____ Extract

Redrawing The Middle East Map
Blood borders
How a better Middle East would look
By Ralph Peters
08/20/06 "Armed
Forces Journal" -- -- International
borders are never completely just. But the degree of injustice they
inflict upon those whom frontiers force together or separate makes
an enormous difference — often the difference between freedom and
oppression, tolerance and atrocity, the rule of law and terrorism,
or even peace and war.
The most arbitrary and distorted borders in the world are in Africa
and the Middle East. Drawn by self-interested Europeans (who have
had sufficient trouble defining their own frontiers), Africa's
borders continue to provoke the deaths of millions of local
inhabitants. But the unjust borders in the Middle East — to borrow
from Churchill — generate more trouble than can be consumed locally.
While the Middle East has far more problems than dysfunctional
borders alone — from cultural stagnation through scandalous
inequality to deadly religious extremism — the greatest taboo in
striving to understand the region's comprehensive failure isn't
Islam but the awful-but-sacrosanct international boundaries
worshipped by our own diplomats.
Of course, no adjustment of borders, however draconian, could make
every minority in the Middle East happy. In some instances, ethnic
and religious groups live intermingled and have intermarried.
Elsewhere, reunions based on blood or belief might not prove quite
as joyous as their current proponents expect. The boundaries
projected in the maps accompanying this article redress the wrongs
suffered by the most significant "cheated" population groups, such
as the Kurds, Baluch and Arab Shia, but still fail to account
adequately for Middle Eastern Christians, Bahais, Ismailis,
Naqshbandis and many another numerically lesser minorities. And one
haunting wrong can never be redressed with a reward of territory:
the genocide perpetrated against the Armenians by the dying Ottoman
Empire.

________
____ Provided material

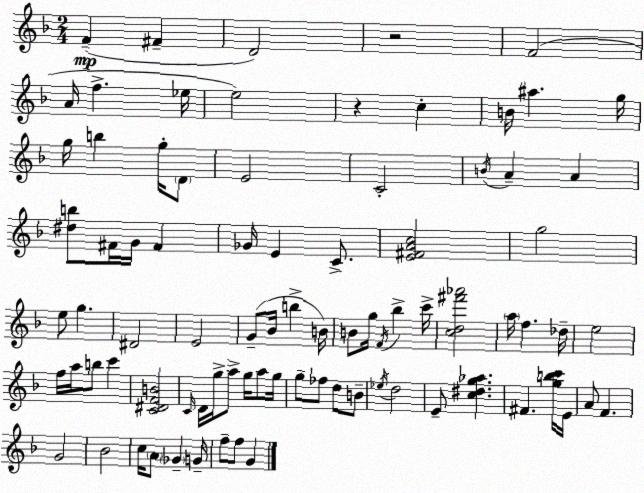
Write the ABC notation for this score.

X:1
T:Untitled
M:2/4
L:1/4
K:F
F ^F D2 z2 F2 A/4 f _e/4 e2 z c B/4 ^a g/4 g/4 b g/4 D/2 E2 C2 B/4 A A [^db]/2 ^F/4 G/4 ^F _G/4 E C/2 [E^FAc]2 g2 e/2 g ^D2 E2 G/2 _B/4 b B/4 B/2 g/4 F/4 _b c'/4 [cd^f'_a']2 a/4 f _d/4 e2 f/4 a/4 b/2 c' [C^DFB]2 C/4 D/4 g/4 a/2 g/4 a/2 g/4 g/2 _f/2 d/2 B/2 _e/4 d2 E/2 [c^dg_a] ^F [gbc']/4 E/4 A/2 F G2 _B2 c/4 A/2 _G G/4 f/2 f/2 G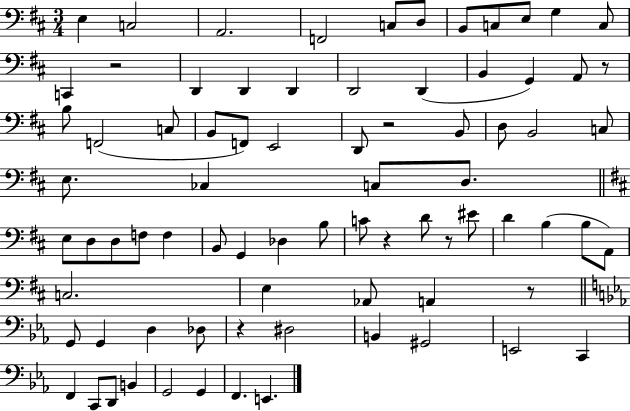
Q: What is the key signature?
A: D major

________

• _What you are asked to do_
Set down, word for word, the part of the article on Middle East borders that opens with the words containing "While the Middle" and closes with "our own diplomats.". The entries are a separate set of material, apart from the article on Middle East borders.

• _Result of the task_
While the Middle East has far more problems than dysfunctional
borders alone — from cultural stagnation through scandalous
inequality to deadly religious extremism — the greatest taboo in
striving to understand the region's comprehensive failure isn't
Islam but the awful-but-sacrosanct international boundaries
worshipped by our own diplomats.